Ecco perché abbiamo fatto la fortuna di decine di commedie italiane arrivate in questo periodo, lungo l’arco di decenni, sul grande schermo. Ma, quasi sempre, ci siamo sbagliati. Abbiamo sempre scelto il titolo più comodo, quello della tradizione, quello che è proiettato nel multisala vicino casa nostra. Ci siamo sempre fatti trascinare un po’ dall’abitudine, un po’ dalla pigrizia.
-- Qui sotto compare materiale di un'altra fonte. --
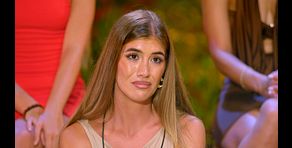 Paula confiesa si sería capaz de perdonar que Kico se besase con una de las solteras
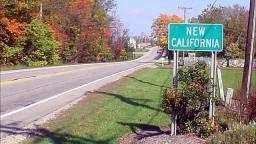My Original Rant ~ AMERICA'S 51st STATE ? NEW CALIFORNIA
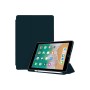 Funda Smart Cover con Porta Lápiz iPad 9.7" 2017-2018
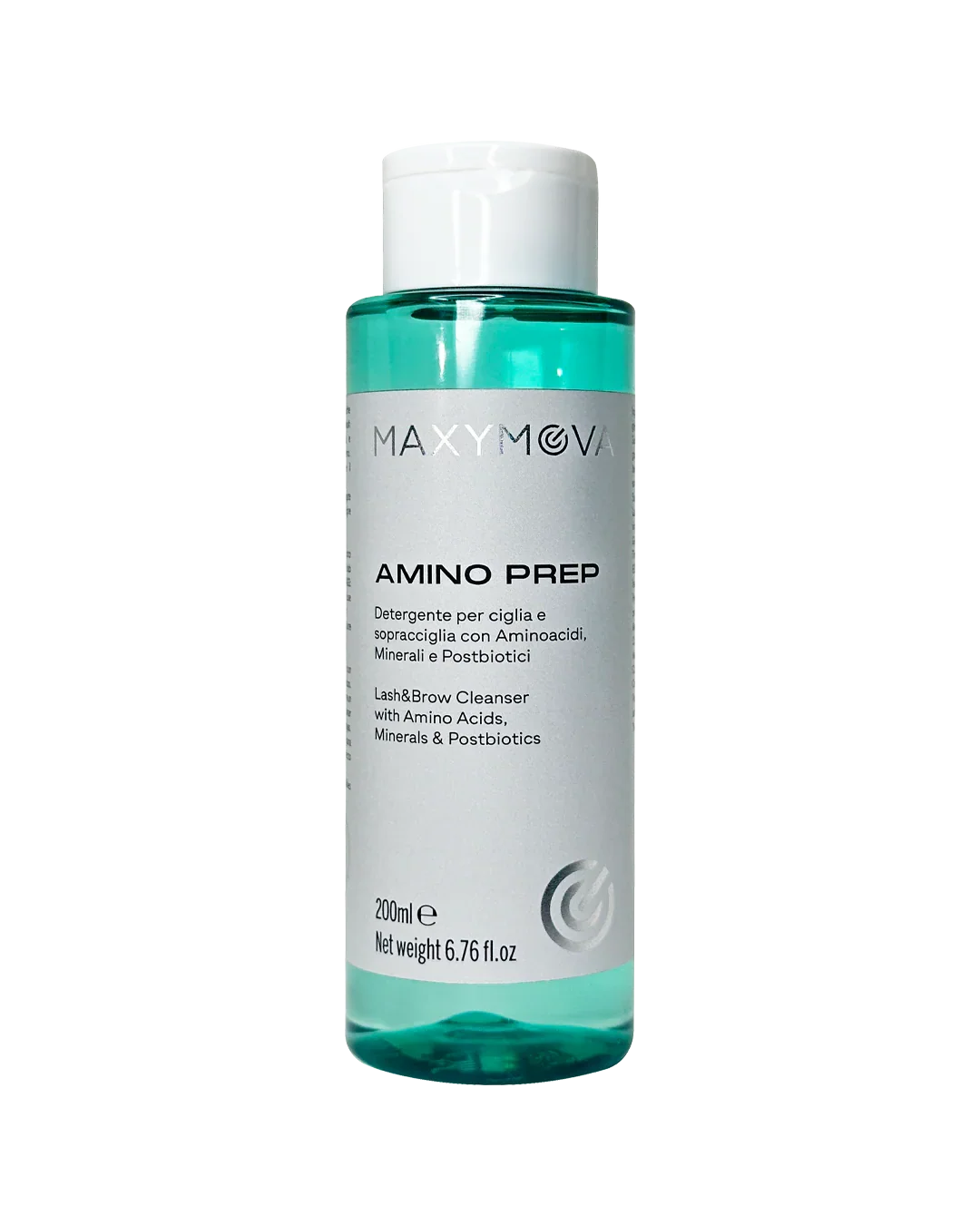 Loción de Pretratamiento Amino Prep Maxymova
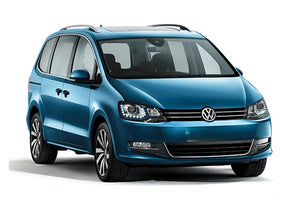 Iniettori Diesel Volkswagen Sharan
Quasi sempre, a Natale, il tempo consacra invece un film uscito di soppiatto, distribuito in modo molto discutibile, ma cresciuto a scoppio ritardato grazie al passaparola e ai propri meriti.

Diciamolo con chiarezza: “Emotivi anonimi” di Jean-Pierre Améris è il film delle vacanze di Natale del 2011. Commedia raffinata e nostalgica, la pellicola che arriva dalla Francia di francese ha solo la provenienza, la lingua e l’ambientazione. Ma il modus operandi dell’autore, in vero pressoché sconosciuto in Italia, è tutto fuorché transalpino. Il suo stile, il tono che dà al film, sono palesemente orientati verso quella commedia hollywoodiana di un tempo straordinario che è stato e che, purtroppo, non tornerà più. Il tono fiabesco, gli intermezzi musicali, il sottile equilibrio tra il comico e il tenero che si crea tra i due (straordinari) protagonisti fa venire alla mente più di chiunque altro l’Ernst Lubitsch degli anni 40 e i suoi indimenticati personaggi di “Scrivimi fermo posta” o “Vogliamo vivere”.
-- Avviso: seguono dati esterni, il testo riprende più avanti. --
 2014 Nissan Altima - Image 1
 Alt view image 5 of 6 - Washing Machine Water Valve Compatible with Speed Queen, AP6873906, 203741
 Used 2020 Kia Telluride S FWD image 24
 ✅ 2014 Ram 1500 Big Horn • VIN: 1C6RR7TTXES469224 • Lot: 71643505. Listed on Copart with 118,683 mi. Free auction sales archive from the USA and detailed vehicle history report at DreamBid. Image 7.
Per chi, come chi scrive, si troverà ad essersi trovato spesso, nella vita, a soffrire di timidezza ed emotività cronica, la visione del film di Améris avrà una funzione terapeutica. Il protagonista, che lo stesso regista non ha fatto mistero di aver immaginato proprio sul modello delle proprie debolezze, ha una fabbrica di cioccolato in una Parigi da favola in cui va a lavorare una giovane talentuosa cioccolataia. I due hanno tutto in comune, compresa la loro insopprimibile paura del mondo. “Purché non ci succeda niente”, è il motto delle loro esistenze. L’incontro tra i due sarà ovviamente occasione di esplosione sentimentale, ma anche di situazioni comiche tra le più esilaranti viste nelle ultime commedie dell’anno.

Sì, perché il merito vero della sceneggiatura di “Emotivi anonimi” non si ferma all’aver fotografato con grande realismo e intuito un tipo di carattere così diffuso e così difficile da tratteggiare al cinema. Si estende invece, da un punto di vista strettamente cinematografico, all’averci regalato una serie di “situazioni comiche” come non se ne vedevano da tempo. Congegnato come un meccanismo perfezionista, che mira a incastrare al meglio il procedere equilibrato dell’innamoramento con l’improvviso momento comico, il film scivola via con grande piacere per tutti i brevi ottanta minuti. Alla fine, il messaggio ottimista che resta, per una volta, risulta non consolatorio o fuori posto. E il finale a metà tra il sognante e il gioioso non tradisce neanche lo spettatore più severo o esigente: ogni momento di felicità costa fatica per chiunque.

26/12/2011

Cast e credits

Titolo Originale
Les émotifs anonymes
Distribuzione
Lucky Red
Durata
80'
Produzione
France 3 Cinéma, Pan Européenne Production, Studio Canal
Sceneggiatura
Jean-Pierre Améris, Philippe Blasband
Fotografia
Gérard Simon
Montaggio
Philippe Bourgueil
Musiche
Pierre Adenot

Trama

Jean-René, direttore di una fabbrica di cioccolato e Angélique, cioccolataia di gran talento, sono due persone molto timide. E' la loro passione per il cioccolato che li accomuna. Si innamorano l'uno dell'altra senza avere il coraggio di confessarlo. La loro timidezza tende a tenerli lontani. Ma supererà la loro mancanza di fiducia in se stessi, il rischio di rivelare i propri sentimenti.